The Plan

In retrospect, you can see what Team Obama was hoping for – having gone to school on the failure of the Clinton healthcare effort, their first goal was to get full Congressional buy-in, mostly by staffing out the bill to them. Once the House and Senate had passed something, Obama would play his hand based on what looked most viable in the conference report.

They can’t have expected anything but what they got from the GOP. Once Jim DeMint tipped his hand with the remarks about how they intended for health care to be “Obama’s Waterloo,” anybody with a brain in their skull should have expected scorched earth. I don’t think they expected to get to the August recess without a bill, which made matters much worse. They certainly didn’t plan on Ted Kennedy dying, or the circus that followed for months. Democrats lack anything remotely like the party discipline of the GOP, and all the proof needed is in the Senate. For all the talk about the two women in Maine, they were right there with their party when the final votes were taken. Meanwhile, the Democrats’ own “mavericks” had to be bought off – although, fortunately, the nature of those favors make them easy to erase in a budget reconciliation process.

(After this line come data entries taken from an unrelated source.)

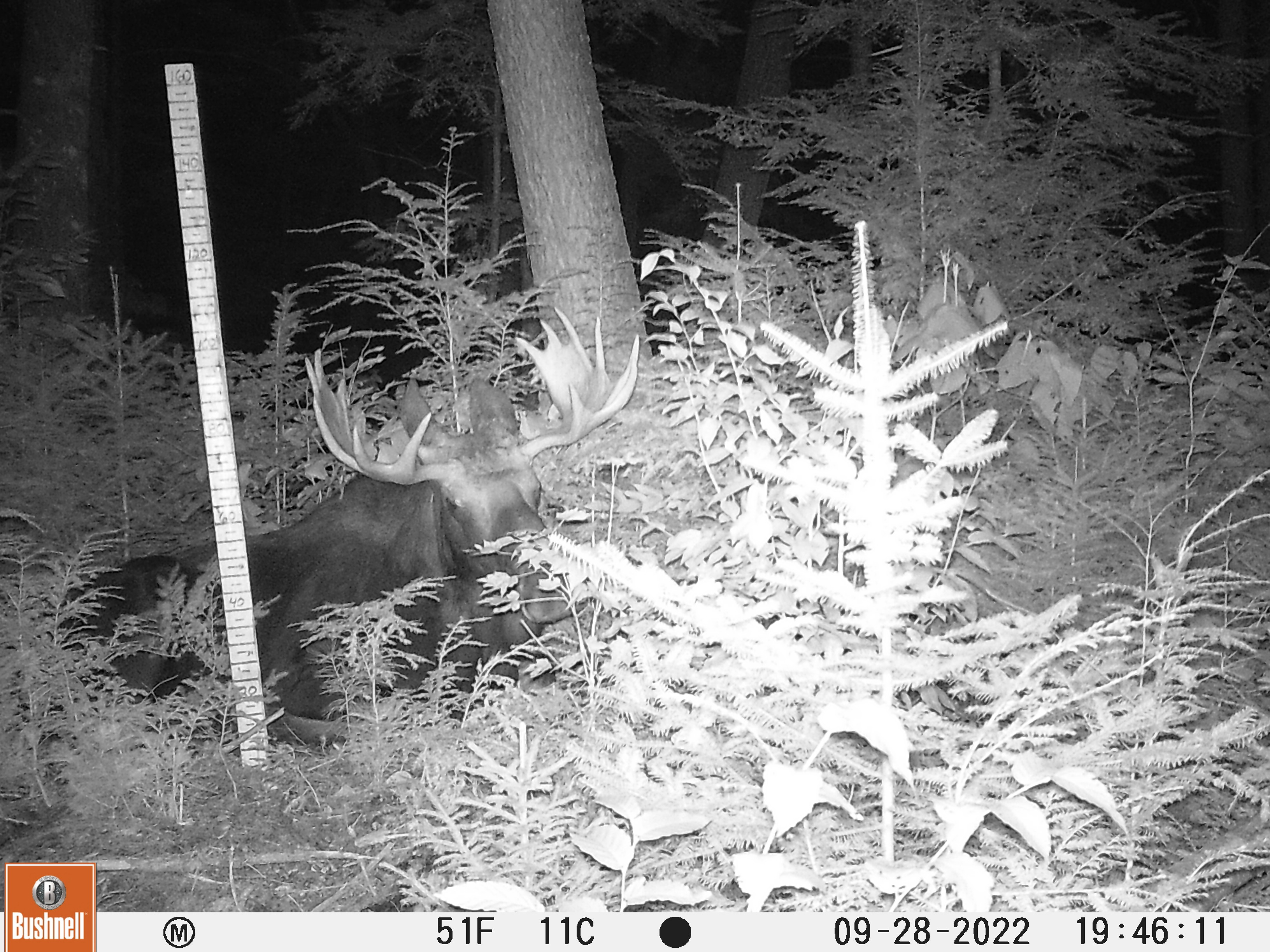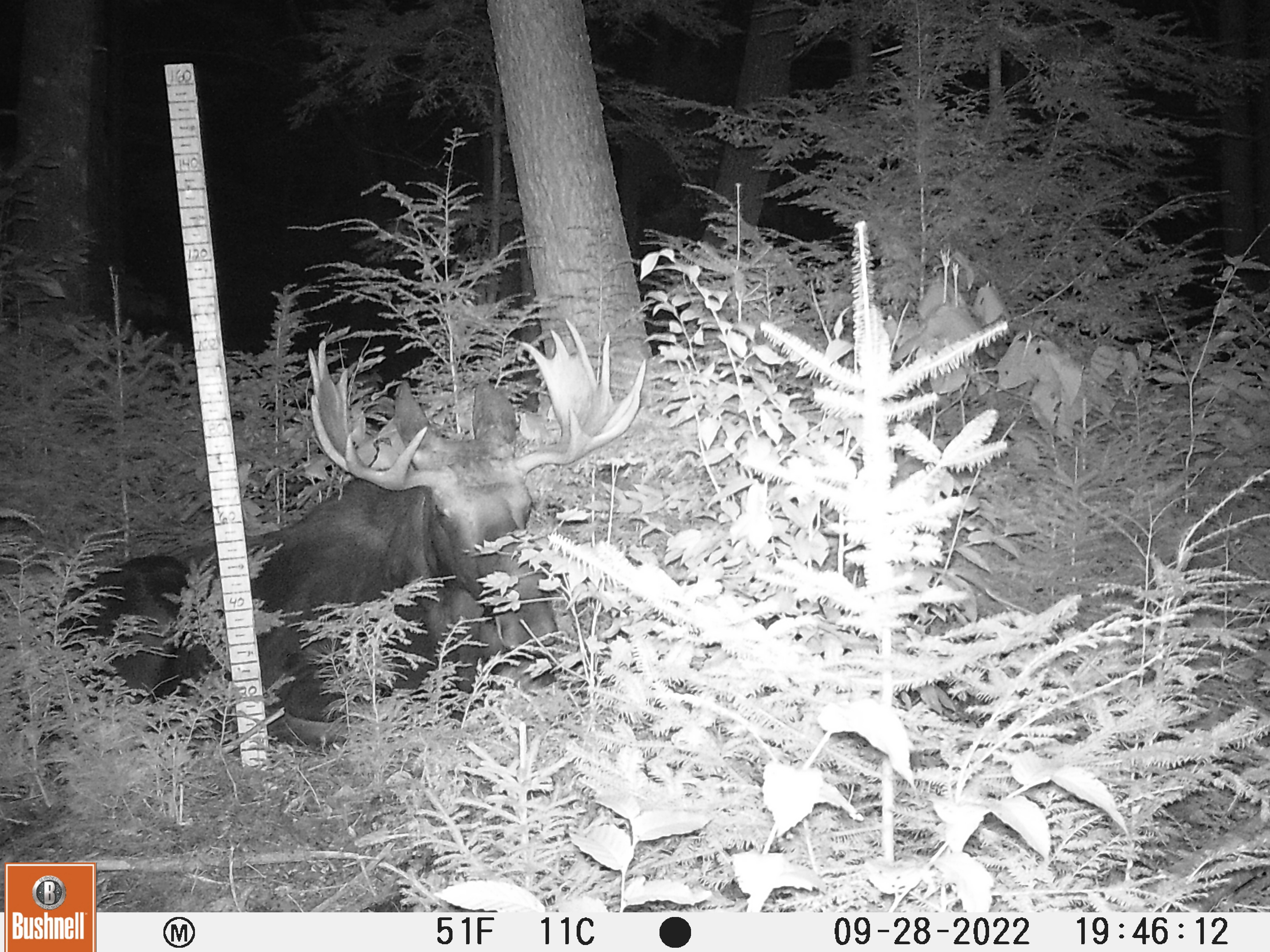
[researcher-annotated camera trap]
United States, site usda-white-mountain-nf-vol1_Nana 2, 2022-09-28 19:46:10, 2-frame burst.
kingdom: Animalia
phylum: Chordata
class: Mammalia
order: Artiodactyla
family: Cervidae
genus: Alces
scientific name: Alces alces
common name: moose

There are plenty of DFHs* who would have liked to see more – a public option and Medicare buy-in at the least, a full-fledged single-payer system at best – but all the clamor for using reconciliation to blast through a 51-49 bill in the Senate overlooks the fact that the House wasn’t going to deliver anything like it. In fact, the only way the bill got through the first time was with a pile of extra abortion-related folderol that brought on a bunch of Democratic pro-lifers, which suggests that an actual government-funded plan would have been no easier to push through.

The GOP was probably out of their minds to think that they could ride this to an overthrow – anything is possible in the House, certainly, but to pick up 40 seats when they have more retiring members than the Democrats is probably optimistic. Certainly turning over 9 more seats in the Senate is asking too much, in all likelihood – and the Democrats, if they can’t have a filibuster-proof majority, would probably be as happy with 53 reliable votes as 59 where they have to look over their shoulder to see what a Nelson or a Lieberman or a Lincoln is playing at. The GOP also neglected to consider something David Frum points out – that in 1994, the Democratic president had been elected with 43% of the vote AND there was ample fertile ground for the GOP to take since the South had not completed its partisan realignment. Long story short: the GOP may well try to run against this bill in November, but as people get more of a sense of what actually happened, they may not response to promises to restore things like the Medicare Part D “donut hole” and coverage denial for children with pre-existing conditions.

In the meantime, Nancy Pelosi has to go to the front of the line for top-seed Speakers of the House – she delivered what the likes of Sam Rayburn, Carl Albert, and Tip O’Neill never could. Gingrich still stands in front for philosophical implications, but Nancy wins on results delivered.

* Dirty Fucking Hippies – not the ones selling weed out on Telegraph Ave, though they are most assuredly dirty. These are the opposite number of the Teabaggers – the ones who are still fighting Nixon and COINTELPRO, the ones who talk about “self-appointed experts from the military-industrial corporate-lock-down security complex” when you’re just trying to run an OS update on their workstations. The ones who thought that Obama was going to bring about the Age of Aquarius – in stark contrast to anything about the man that was borne out by, you know, evidence. The difference between them and the Teabaggers is that the Teabagger types always come home to the GOP in the end. The DFHs just go off to Boulder and Austin and Santa Cruz and sulk.